Gregg Monsees looks younger than he is. At 62, with his hair still holding most of its original color, Gregg looks almost boyish. His penny-loafers, khakis and oxford shirts do little to shake the visual impression that Gregg might just be a visiting proctor from an old New England Prep school. However, if you head over to 32 Howard Street in SoHo and go inside, toward the back where his desk is covered with the jumbled flotsam of his business life, Gregg will be there, quite willing to tell you about the company he now runs: Putnam Rolling Ladder.
Gregg knows all the details: founded in 1905 by Samuel Putnam, the company was passed to Gregg’s great Aunt, Caroline Rehm, and then on to his father, Walter Monsees.
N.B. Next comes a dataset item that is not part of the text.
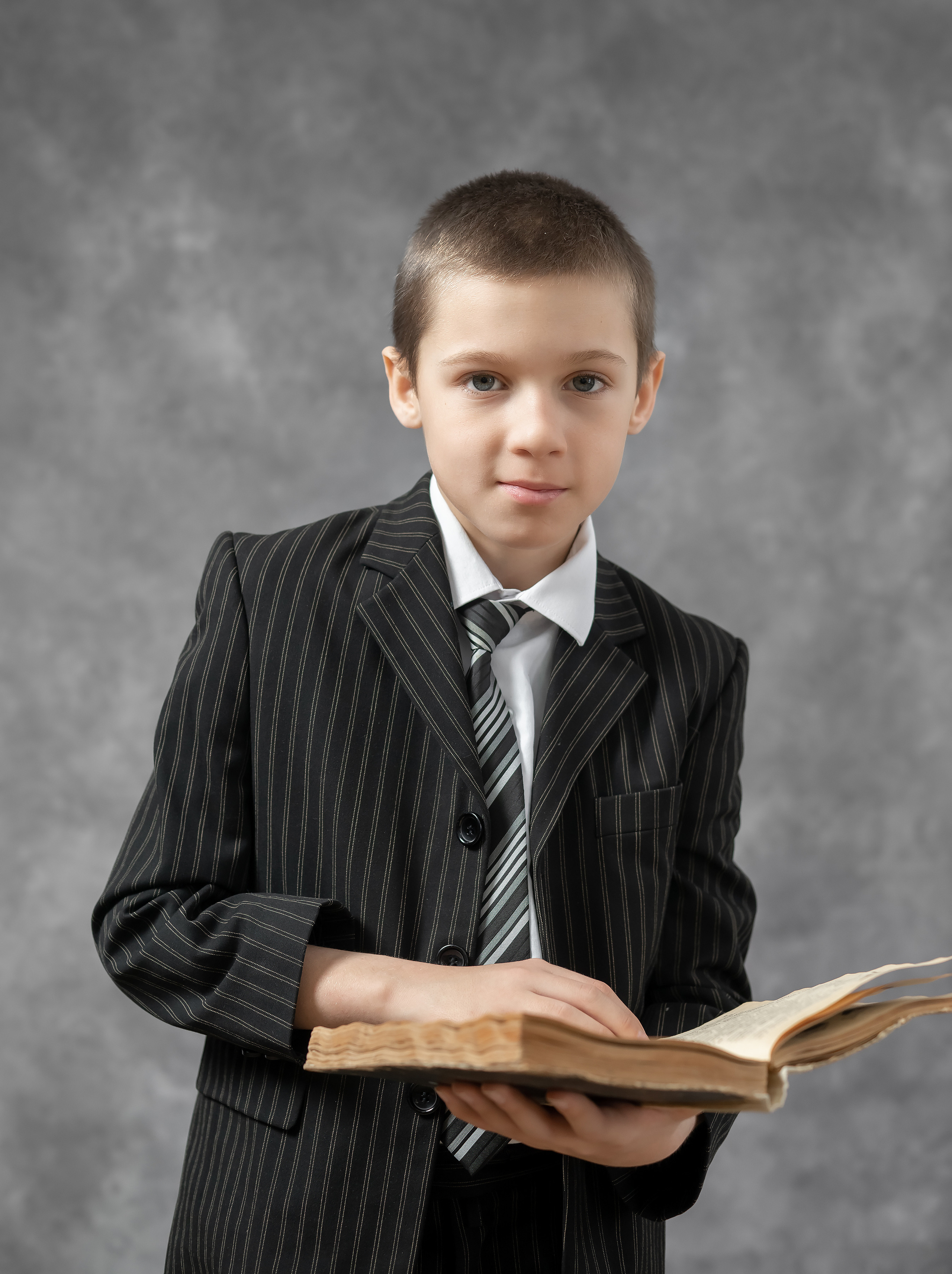 4 класс съемка для альбома. Ольга Плаксина фотограф в Саратове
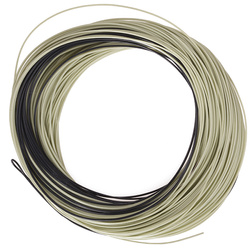 Soie mouche Taimen River Sinking Tip V WF-F/S5 Olive/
Gregg will point out that in the 1980s, after law school and a career in Virginia, he went to work “for” not “with” his father. He wants you to know the difference.
Gregg might mention that the building, Number 32, as well as the building next door have been company headquarters since the early 1930s. He’ll point out what you can plainly see: that the building next door has been rented and renovated but that Number 32 remains very much the headquarters, the heart, and soul, of the niche business he runs.
A rolling ladder is what you see in large libraries. It is the kind of ladder that enables you to reach that book or journal on the top shelf, the kind that runs along long book-lined walls of university halls or the quiet reading rooms of private clubs. They are the type of ladder that Putnam Rolling Ladder now assembles in Brooklyn but still houses here at this ancient building in SoHo.
Weaving through ladders of all shapes and sizes and buckets of bolts, nuts, and hinges, you begin to get the sense that little has changed since Putnam Rolling Ladder moved here in the 1930s. The ladders are still being hauled up and down by a big chain contraption, the second floor machinery warm and greasy, the back room with its lockers for changing and the piles of yellowed, typed orders filled with expired details are, to some, relics of a more orderly time before websites and online availability for nearly everything in print.
Equal parts salesman and curator, Gregg can provide facts and anecdotes for just about every square inch of his property. And, like the building, the Monsees’ have been here a long time and Gregg assures that “over his dead body” will they go out of the ladder business.
The businessman side of Gregg is a realist and he admits that it’s recently been a tough time for small outfits, especially a niche business Rolling Ladders. However, the curator side of Gregg, the one that knows the 100 plus year history of this building, is an optimist. Making ladders is something the Monsees do and will continue to do. It’s simply something his father passed down to him and the son is not about to let go.